Step $3$: $H\cap K = \{e\}$ and $H$ is normalized by $K$ (i.e. for all $k\in K$ $kHk^{-1} = H$)
This is the tedious part. If you have a permutation you can do the computation and you can easy prove the two statements: in our case it's obvious that the intersection is only the identity and up to few computation you discover that $K$ normalize $H$.

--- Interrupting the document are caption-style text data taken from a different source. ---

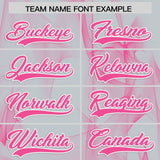 Custom Silver Fumes Graffiti Pattern Authentic Baseball Jersey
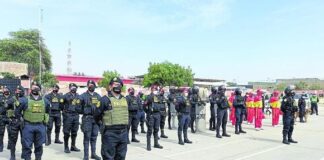 5 300 policías resguardarán Piura durante la Semana Santa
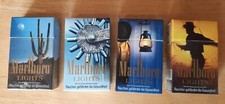 Marlboro Lights Country Edition Specials, 4x Schachtel, Verpackung, leer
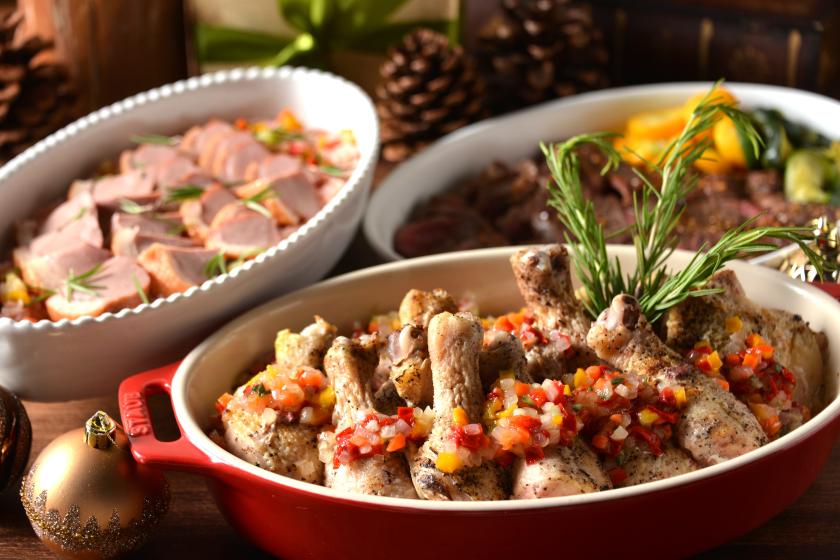 夕食★32階スカイレストラン・クリスマスビュッフェプラン＜夕食のみ＞											 													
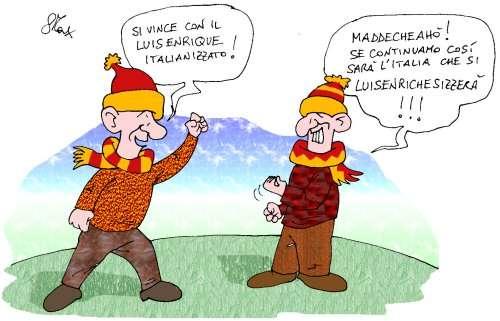 Satira giallorossa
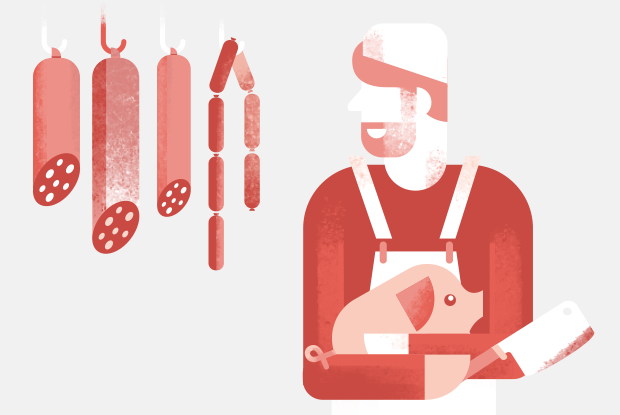 Мясник — Как всё устроено на The Village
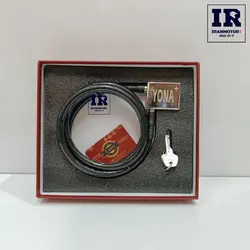قفل تسمه ای ضد برش موتور سیکلت یوتا پلاس yona+ motorcycle lock استیل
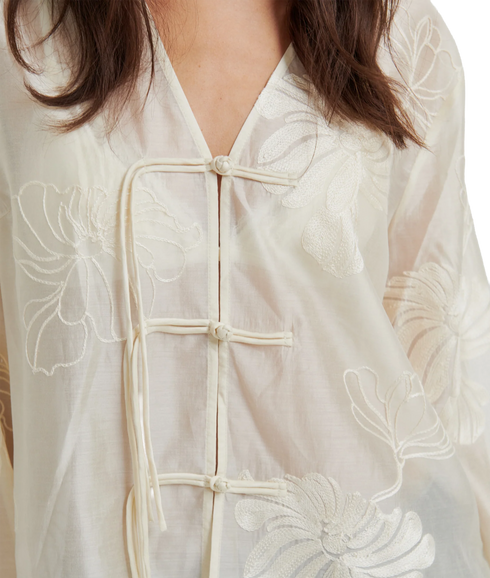 Vira Shirt - Soft Beige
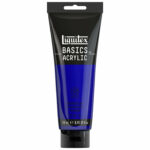 Liquitex BASICS Acrylic Paint, 8.45-oz tube, Dioxazine Purple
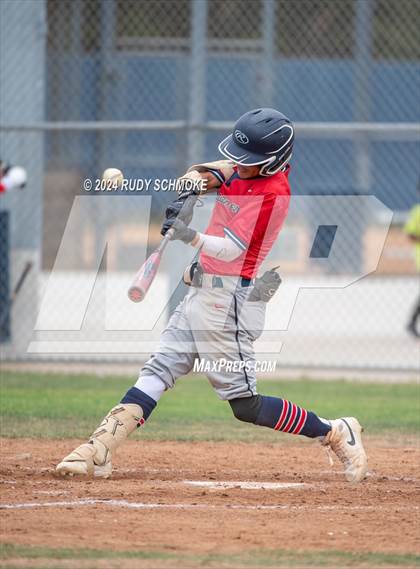 Thumbnail 2 in Montgomery @ Del Norte (CIF SDS D1 2nd Round Playoffs) photogallery.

I give you just an idea for the general case. Consider $\sigma = (n)^{N_n}$ (after some simplification you have to study only this case: you consider the problem restricted on the numbers inside the cycles of length $n$). Denote the cycles of $\sigma$ as $a_1,...,a_{N_n}$ and consider the action of $C_g$ over the set of this cycles. You can show that $H$ is the kernel of this action and that every element of $K \backslash \{e\}$ is not mapped to zero. Then you obtain the two statements of this Step.
Step $4$: Conclude that $C_g \cong H\rtimes K$
Since $H\cap K = \{e\}$, $|H|\cdot|K| = |C_g|$ and $H$ is normalized by $K$ you obtain that $C_g \cong H\rtimes K$. After the same semplification mentioned in Step 3 you obtain the formula $(1)$.
In our case we have $C_g \cong H\rtimes K = \mathbb{Z_2}^2\rtimes S_2$ and if you try to list all the elements you obtain exactly $C$ you wrote in your question.